- Major Hamza Al-Mustapha condemned calls for a military takeover in Nigeria, advocating for military professionalism and subordination to democracy instead
- He criticized the current presidential system as foreign to Nigeria’s culture, urging for a domestic democracy that suits the nation’s needs
Major Hamza Al-Mustapha (rtd) has condemned the recent calls for a military takeover in Nigeria, which have emerged amidst the #EndBadGovernance protests.
In recent days, some protesters have demanded a coup, even waving Russian flags and calling for foreign intervention. The military high command has labelled such actions treasonous and pledged to take action against those involved. Law enforcement agencies, including a combined team of Police and Department of State Services (DSS) operatives, have raided various locations and made several arrests.
Speaking to journalists in Abuja on Wednesday, Al-Mustapha, the Chief Security Officer to the late Head of State General Sani Abacha, stated, “I am, by definition today, a politician. I am looking at this country today from a democratic sense. We have invested in it, and we are investing in it. Our research is all towards the investment of democratic excellence in Nigeria.
“Military subordination to democracy is a clear direction as the world is today. But when you have democracy, the type that we are operating—a presidential system—in a debate, in our past presentation, I said I am against the presidential system in Nigeria. The examples I gave are that two close countries, the closest to us, the United Kingdom and the United States, operate a parliamentary system and the other a presidential system. Both systems are tied to their historical backgrounds and the conveniences of their people. Nigeria has copied both. We adopted the parliamentary system and then changed it to the presidential system. Both are foreign to our culture, our history, our background, and our understanding as a people. How can you bring the same system and adopt it as yours? It would not work; it would be repulsive.
“Some politicians came to me and said, ‘You need not say that in the open; allow us to continue to operate the way we are,’ but I cannot be part of cheating. What did I say? I said the United States is a country where immigrants who became citizens have laws protecting them, and the question I asked was, in Nigeria, who is an immigrant and who is an indigene?

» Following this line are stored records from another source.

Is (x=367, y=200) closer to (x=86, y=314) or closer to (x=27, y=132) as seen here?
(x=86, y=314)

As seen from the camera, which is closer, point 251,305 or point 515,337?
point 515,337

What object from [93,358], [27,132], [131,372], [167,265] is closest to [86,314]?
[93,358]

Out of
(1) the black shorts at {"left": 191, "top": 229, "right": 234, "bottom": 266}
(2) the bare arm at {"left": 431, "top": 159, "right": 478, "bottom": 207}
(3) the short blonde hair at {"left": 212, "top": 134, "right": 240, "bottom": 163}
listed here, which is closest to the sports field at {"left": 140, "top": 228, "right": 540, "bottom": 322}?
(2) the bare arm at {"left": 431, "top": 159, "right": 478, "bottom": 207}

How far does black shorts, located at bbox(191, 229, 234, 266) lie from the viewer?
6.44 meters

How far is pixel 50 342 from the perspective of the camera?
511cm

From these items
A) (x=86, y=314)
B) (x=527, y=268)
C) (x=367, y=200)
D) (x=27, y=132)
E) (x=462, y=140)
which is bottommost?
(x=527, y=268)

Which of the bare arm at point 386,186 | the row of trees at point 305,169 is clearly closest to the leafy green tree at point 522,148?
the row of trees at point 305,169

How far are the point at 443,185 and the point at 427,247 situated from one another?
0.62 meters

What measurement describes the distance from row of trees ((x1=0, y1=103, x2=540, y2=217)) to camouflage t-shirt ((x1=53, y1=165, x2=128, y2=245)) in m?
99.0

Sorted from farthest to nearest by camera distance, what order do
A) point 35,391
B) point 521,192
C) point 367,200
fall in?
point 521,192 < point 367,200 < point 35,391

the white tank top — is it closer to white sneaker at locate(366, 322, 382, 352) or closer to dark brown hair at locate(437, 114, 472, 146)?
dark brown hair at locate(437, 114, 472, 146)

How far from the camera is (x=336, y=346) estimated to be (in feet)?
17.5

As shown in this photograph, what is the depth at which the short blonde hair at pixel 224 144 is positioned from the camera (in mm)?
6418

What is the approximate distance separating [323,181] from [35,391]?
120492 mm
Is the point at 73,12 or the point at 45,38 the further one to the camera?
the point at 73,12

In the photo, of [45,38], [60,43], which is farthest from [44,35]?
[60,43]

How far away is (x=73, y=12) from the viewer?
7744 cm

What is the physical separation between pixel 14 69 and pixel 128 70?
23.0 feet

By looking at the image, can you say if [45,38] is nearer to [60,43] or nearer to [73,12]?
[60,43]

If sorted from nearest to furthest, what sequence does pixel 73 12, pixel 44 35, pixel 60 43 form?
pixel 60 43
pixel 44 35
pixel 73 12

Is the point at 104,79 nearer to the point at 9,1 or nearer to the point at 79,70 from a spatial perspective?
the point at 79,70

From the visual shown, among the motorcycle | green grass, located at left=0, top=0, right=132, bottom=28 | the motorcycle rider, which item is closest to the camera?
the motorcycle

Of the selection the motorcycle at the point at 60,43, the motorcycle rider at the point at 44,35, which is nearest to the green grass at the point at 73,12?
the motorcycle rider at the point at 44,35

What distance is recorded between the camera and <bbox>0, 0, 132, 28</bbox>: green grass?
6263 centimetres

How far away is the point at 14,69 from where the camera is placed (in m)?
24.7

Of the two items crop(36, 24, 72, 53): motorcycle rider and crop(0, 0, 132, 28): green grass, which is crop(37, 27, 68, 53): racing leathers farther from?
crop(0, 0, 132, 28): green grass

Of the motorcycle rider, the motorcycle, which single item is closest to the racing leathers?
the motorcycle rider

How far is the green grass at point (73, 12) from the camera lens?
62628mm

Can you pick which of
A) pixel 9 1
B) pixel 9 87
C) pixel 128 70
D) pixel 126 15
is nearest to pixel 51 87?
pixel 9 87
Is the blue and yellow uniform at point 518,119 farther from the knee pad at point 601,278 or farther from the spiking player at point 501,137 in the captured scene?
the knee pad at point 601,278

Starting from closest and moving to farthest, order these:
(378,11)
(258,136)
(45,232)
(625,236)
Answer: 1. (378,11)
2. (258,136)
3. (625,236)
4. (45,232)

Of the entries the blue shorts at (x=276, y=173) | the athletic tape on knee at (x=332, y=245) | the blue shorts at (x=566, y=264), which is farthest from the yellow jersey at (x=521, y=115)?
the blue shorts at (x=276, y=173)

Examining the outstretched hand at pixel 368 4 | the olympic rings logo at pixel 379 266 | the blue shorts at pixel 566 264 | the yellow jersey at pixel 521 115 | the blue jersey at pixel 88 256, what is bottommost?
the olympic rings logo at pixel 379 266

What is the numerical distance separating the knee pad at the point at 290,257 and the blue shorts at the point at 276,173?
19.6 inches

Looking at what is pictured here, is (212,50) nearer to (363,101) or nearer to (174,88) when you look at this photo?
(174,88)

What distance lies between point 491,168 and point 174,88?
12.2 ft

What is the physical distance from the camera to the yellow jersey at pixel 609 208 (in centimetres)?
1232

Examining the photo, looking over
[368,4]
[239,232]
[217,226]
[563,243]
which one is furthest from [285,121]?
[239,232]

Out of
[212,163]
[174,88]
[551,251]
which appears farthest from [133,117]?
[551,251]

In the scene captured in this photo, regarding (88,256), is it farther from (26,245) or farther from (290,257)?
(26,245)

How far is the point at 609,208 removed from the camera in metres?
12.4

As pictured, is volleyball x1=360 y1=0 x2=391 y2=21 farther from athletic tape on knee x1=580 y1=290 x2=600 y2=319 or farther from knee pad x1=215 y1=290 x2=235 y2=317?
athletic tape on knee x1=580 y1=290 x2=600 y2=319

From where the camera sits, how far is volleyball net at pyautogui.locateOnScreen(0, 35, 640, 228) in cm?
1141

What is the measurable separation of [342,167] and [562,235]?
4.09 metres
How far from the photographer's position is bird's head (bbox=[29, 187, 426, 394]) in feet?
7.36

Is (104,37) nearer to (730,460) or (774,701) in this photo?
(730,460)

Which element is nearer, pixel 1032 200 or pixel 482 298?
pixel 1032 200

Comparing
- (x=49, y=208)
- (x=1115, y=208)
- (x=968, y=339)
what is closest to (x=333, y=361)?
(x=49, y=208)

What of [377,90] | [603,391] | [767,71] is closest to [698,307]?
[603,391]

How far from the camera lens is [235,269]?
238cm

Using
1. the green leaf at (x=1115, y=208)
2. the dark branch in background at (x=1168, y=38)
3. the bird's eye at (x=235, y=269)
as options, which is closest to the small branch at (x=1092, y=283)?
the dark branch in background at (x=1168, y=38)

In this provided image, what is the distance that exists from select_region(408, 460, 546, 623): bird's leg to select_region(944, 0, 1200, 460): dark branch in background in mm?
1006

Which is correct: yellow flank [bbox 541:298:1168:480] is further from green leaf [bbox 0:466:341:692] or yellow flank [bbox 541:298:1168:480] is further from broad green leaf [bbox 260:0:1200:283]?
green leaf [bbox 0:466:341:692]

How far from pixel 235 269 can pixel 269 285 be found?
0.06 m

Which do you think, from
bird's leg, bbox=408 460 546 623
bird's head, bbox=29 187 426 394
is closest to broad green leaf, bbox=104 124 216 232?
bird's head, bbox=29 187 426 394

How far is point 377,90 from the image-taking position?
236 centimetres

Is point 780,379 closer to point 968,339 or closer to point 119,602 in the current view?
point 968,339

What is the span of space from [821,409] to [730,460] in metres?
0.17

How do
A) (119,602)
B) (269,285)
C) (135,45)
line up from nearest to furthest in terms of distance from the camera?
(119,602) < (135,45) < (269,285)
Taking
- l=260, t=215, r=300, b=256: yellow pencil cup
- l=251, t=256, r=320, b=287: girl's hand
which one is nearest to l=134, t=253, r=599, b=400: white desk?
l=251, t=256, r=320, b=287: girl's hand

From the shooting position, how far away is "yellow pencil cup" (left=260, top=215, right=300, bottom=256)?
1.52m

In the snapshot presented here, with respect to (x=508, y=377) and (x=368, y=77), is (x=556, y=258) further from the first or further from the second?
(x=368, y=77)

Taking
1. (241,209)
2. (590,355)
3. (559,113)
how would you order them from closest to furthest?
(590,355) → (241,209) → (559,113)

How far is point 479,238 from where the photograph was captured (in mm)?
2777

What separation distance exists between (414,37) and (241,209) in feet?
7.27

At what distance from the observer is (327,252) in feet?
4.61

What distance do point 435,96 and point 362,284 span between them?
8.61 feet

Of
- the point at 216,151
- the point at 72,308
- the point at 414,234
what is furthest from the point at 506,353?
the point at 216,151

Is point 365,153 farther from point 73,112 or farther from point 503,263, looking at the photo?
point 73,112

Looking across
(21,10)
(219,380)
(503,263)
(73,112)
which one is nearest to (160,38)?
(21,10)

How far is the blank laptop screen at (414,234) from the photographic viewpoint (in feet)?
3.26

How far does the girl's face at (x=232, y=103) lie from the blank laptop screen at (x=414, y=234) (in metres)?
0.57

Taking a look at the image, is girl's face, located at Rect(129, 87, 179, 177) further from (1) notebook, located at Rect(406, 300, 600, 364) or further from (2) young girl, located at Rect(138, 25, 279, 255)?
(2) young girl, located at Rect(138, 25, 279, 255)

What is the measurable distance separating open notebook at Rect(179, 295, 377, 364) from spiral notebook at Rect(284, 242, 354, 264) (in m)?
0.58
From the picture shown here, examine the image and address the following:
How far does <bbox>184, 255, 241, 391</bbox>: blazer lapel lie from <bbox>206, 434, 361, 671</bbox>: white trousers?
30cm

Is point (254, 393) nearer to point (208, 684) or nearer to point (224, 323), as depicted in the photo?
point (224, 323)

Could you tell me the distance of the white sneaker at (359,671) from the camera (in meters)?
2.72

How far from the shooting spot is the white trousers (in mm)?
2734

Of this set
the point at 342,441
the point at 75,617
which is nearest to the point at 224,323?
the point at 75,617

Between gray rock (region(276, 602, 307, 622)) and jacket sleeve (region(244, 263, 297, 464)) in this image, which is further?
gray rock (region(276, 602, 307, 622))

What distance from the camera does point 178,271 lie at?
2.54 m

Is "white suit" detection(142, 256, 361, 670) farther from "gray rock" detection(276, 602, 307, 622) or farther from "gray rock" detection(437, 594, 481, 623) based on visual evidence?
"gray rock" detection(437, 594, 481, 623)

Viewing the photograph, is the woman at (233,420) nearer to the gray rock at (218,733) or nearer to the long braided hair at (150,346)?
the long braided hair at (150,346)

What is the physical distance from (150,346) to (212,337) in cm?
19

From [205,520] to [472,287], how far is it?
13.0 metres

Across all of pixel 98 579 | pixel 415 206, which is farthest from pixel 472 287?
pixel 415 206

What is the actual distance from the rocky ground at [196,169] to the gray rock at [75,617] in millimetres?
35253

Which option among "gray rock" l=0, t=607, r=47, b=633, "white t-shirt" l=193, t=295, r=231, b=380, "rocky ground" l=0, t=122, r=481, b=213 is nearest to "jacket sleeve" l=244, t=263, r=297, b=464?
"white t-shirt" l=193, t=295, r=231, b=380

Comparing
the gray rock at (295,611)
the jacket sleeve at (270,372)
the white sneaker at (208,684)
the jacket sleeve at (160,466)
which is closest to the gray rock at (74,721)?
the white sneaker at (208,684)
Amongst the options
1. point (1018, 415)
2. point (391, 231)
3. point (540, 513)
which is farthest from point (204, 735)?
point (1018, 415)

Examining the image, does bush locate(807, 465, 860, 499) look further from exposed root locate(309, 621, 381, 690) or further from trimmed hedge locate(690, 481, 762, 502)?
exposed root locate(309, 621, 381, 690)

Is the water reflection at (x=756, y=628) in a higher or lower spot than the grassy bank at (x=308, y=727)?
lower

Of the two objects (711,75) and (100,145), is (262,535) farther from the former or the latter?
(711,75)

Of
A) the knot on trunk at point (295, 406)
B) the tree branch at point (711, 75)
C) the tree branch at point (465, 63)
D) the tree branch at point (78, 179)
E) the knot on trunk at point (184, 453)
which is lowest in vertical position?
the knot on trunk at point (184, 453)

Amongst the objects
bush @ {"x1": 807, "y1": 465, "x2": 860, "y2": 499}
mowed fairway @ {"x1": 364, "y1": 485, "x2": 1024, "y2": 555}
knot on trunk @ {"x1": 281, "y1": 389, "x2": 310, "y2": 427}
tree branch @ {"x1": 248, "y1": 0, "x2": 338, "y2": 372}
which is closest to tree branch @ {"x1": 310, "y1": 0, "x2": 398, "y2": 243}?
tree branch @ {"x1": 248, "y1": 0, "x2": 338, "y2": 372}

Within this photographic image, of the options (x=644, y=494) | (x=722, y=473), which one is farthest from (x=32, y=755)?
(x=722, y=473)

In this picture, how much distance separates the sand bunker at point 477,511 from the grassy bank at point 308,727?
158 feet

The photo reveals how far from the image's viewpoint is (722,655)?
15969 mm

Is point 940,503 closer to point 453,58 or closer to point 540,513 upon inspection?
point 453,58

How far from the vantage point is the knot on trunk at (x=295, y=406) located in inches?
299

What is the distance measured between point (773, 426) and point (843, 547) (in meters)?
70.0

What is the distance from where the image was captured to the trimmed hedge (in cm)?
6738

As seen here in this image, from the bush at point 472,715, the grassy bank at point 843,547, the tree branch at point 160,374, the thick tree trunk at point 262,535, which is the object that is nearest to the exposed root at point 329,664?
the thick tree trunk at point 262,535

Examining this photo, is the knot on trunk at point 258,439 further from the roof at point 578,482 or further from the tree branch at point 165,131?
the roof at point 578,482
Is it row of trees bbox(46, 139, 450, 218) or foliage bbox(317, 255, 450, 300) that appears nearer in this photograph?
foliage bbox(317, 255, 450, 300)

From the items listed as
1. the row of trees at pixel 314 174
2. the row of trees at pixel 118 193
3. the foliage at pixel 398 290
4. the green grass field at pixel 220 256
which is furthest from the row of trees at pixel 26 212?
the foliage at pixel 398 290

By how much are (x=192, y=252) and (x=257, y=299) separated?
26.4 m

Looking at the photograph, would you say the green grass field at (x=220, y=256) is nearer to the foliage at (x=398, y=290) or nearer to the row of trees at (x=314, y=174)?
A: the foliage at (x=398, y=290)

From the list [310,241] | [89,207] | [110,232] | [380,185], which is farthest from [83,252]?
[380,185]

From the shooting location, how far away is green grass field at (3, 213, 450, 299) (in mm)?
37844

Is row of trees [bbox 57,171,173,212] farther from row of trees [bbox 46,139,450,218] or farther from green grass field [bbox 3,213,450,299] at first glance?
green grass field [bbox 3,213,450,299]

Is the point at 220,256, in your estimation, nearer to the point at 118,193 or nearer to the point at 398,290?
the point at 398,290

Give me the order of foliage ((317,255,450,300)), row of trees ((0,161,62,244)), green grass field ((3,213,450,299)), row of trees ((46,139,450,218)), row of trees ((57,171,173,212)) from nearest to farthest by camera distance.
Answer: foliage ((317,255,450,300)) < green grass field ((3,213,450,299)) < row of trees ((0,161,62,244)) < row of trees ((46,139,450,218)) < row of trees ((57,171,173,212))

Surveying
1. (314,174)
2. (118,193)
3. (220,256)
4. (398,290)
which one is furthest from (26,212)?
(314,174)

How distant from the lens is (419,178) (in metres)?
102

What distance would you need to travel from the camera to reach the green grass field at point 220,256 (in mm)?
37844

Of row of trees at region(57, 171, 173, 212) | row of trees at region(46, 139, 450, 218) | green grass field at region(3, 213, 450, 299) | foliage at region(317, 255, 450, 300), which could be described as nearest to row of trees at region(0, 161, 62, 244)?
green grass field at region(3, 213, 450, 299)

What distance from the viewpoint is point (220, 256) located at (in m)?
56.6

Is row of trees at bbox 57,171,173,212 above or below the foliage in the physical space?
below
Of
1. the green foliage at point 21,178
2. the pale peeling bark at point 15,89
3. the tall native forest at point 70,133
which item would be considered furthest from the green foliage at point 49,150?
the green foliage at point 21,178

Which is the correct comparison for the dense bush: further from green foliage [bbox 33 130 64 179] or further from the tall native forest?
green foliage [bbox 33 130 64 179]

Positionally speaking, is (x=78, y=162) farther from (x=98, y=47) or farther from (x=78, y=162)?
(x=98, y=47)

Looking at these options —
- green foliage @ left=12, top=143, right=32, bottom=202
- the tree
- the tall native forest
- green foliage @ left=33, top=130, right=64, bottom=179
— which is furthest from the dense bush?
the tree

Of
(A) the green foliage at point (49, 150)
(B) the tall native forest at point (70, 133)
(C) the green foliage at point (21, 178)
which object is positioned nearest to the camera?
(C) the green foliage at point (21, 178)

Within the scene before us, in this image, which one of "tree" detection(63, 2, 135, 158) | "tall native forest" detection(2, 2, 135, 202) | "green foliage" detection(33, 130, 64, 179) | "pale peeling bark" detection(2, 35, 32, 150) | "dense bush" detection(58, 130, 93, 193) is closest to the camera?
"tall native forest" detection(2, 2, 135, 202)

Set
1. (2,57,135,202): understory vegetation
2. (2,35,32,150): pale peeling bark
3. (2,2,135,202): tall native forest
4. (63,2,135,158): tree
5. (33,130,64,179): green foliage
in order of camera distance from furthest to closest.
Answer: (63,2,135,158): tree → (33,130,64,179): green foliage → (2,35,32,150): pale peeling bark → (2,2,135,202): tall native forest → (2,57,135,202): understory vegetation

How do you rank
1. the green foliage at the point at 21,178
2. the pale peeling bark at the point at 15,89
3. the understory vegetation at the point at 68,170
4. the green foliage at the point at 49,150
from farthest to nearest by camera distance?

How can you have more laws and a governance system that protects immigrants? Who is an immigrant in Nigeria? We are all citizens. So, we need to chart our course; we have to have a domestic type of democracy that will suit us and suit our future. That is what I am calling for, but the issue of military, no.
“My advice to them is that they should advocate for military professionalism. They should invest in and put all their energies into military subordination to democracy.”